Ahithopel revealed the depth of bitterness in his heart toward David when he counseled Absalom to disgrace his father by going into David’s harem and lying with his concubines (16:15-22). For a time, as it often seems with the enemies of God’s people, it seemed Ahitophel’s counsel would stand unchallenged (16:23).
Hushai, a trusted friend of David and a spy in Absalom’s household (2 Samuel 15:23-37), worked to undermine Ahitophel’s counsel and turn it against him (2 Samuel 17:1-14). Ahitophel recognized Absalom’s decision to heed Hushai’s advise and pursue David and his men would prove disastrous, went to his home and hanged himself (17:22-23) rather than suffer the shame of falling into the hands of David and his men.
David mustered his men to go to battle against Absalom and those who were confederate with him in 2 Samuel 18. In spite of the great harm Absalom had committed against his father and Israel, David interceded that his generals would, “Deal gently for my sake with the young man, even with Absalom” (18:5).
Setting the armies in array against one another, the veteran generals and soldiers with David were victorious, slaying 20,000 men (18:6-8) and giving cause for Absalom to flee the battle where he was slain by Joab (18:9-17) contrary to the king’s orders. When news of the victory came to David (18:18-28), rather than ask concerning the welfare of his generals, David requested news of Absalom’s welfare (18:29-32). Learning Absalom had died, David wept over his son saying, “O my son Absalom, my son, my son Absalom! would God I had died for thee, O Absalom, my son, my son” (2 Samuel 18:33).

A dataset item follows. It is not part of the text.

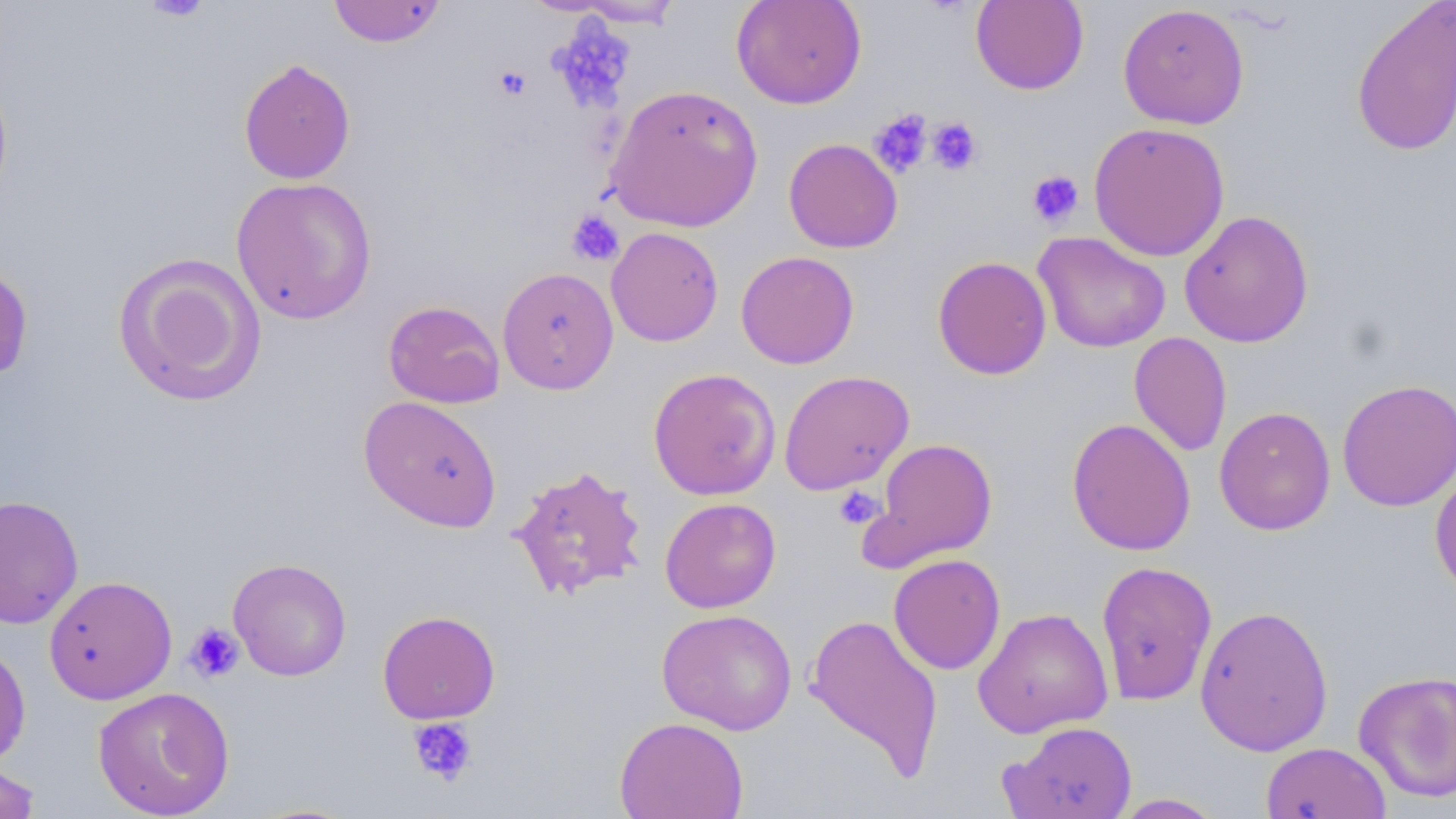
Approximate bounding boxes as named x1/y1/x2/y2 corners in pixels. Uninfected red blood cell locations: (x1=328, y1=0, x2=447, y2=47), (x1=731, y1=0, x2=867, y2=109), (x1=1351, y1=0, x2=1456, y2=157), (x1=571, y1=1, x2=685, y2=28), (x1=970, y1=1, x2=1089, y2=95), (x1=1117, y1=3, x2=1249, y2=129), (x1=238, y1=58, x2=356, y2=184), (x1=0, y1=72, x2=14, y2=210), (x1=605, y1=83, x2=764, y2=233), (x1=1088, y1=121, x2=1230, y2=262), (x1=783, y1=138, x2=903, y2=253), (x1=230, y1=176, x2=377, y2=325), (x1=1179, y1=209, x2=1314, y2=348), (x1=606, y1=226, x2=724, y2=347), (x1=1032, y1=231, x2=1171, y2=353), (x1=735, y1=250, x2=859, y2=369), (x1=113, y1=253, x2=266, y2=407), (x1=932, y1=255, x2=1052, y2=380), (x1=0, y1=262, x2=33, y2=383), (x1=497, y1=266, x2=619, y2=395), (x1=383, y1=300, x2=505, y2=408), (x1=1129, y1=331, x2=1232, y2=457), (x1=647, y1=367, x2=781, y2=500), (x1=778, y1=369, x2=914, y2=495), (x1=1336, y1=378, x2=1456, y2=512), (x1=358, y1=396, x2=503, y2=533), (x1=1214, y1=406, x2=1336, y2=535), (x1=1067, y1=417, x2=1197, y2=556), (x1=867, y1=437, x2=999, y2=568), (x1=1430, y1=462, x2=1456, y2=600), (x1=509, y1=463, x2=649, y2=601), (x1=0, y1=494, x2=84, y2=629), (x1=659, y1=497, x2=782, y2=613), (x1=888, y1=553, x2=1006, y2=675), (x1=227, y1=557, x2=352, y2=681), (x1=1095, y1=559, x2=1218, y2=706), (x1=43, y1=575, x2=177, y2=705), (x1=1195, y1=604, x2=1334, y2=757), (x1=973, y1=606, x2=1113, y2=738), (x1=656, y1=608, x2=797, y2=735), (x1=377, y1=610, x2=500, y2=724), (x1=803, y1=613, x2=945, y2=779), (x1=0, y1=638, x2=32, y2=769), (x1=1353, y1=669, x2=1456, y2=803), (x1=92, y1=686, x2=235, y2=818), (x1=614, y1=715, x2=749, y2=818), (x1=1002, y1=721, x2=1139, y2=819), (x1=1260, y1=742, x2=1392, y2=819), (x1=0, y1=761, x2=42, y2=818), (x1=1109, y1=793, x2=1226, y2=818). Platelet locations: (x1=142, y1=0, x2=212, y2=22), (x1=493, y1=64, x2=532, y2=102), (x1=868, y1=109, x2=933, y2=178), (x1=926, y1=117, x2=983, y2=176), (x1=1026, y1=170, x2=1085, y2=228), (x1=567, y1=209, x2=624, y2=267), (x1=833, y1=486, x2=885, y2=530), (x1=184, y1=622, x2=245, y2=683), (x1=407, y1=718, x2=477, y2=787). Slide-level diagnosis: negative for blood parasites. Thin blood film. Light microscopy. Image is 1456×819 pixels. 1000x magnification. Single field of view. May-Grünwald-Giemsa stain.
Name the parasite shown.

Receiving news that David’s response to the victory was overwhelming sorrow for Absalom, Joab rebuked the king and reminded him of the shame and sorrow his son had wrought against him and Israel (19:1-6). Heeding Joab’s counsel (19:7-8), David gave the people an opportunity to come together and bring him back to Jerusalem as their king (19:9-15).
Evidencing he was a man after God’s “own heart” (1 Samuel 13:14), David extended grace and amnesty to the men who joined Absalom in the uprising. When Shimei humbled himself before the king, David even spared him, the man who had cursed him when he fled the city, (19:16-23).
Mephibosheth, knowing his servant Ziba, had slandered him and given David an impression he was disloyal to the king during the uprising, sought an audience with the king to declare his loyalty (19:24-30).
David also honored the men who had come to his aid in the midst of the uprising (19:31-40). The closing verses of 2 Samuel 19 (verses 41-43) give insight into the reality that, although David was returning to reign as king, all was not well in Israel. Strife rose between Judah and the other tribes in Israel, even as they accompanied David to Jerusalem.
We have begun to see the fulfilling of Nathan’s prophesies that David’s adultery with Bathsheba and his murder of her husband Uriah would have far-reaching consequences (2 Samuel 12:9-12). Sadly, the fulfillment of those consequences will haunt David the rest of his life.
An old adage states, “Chickens Invariably Come Home to Roost”; such is the same with sin…its consequences are unavoidable.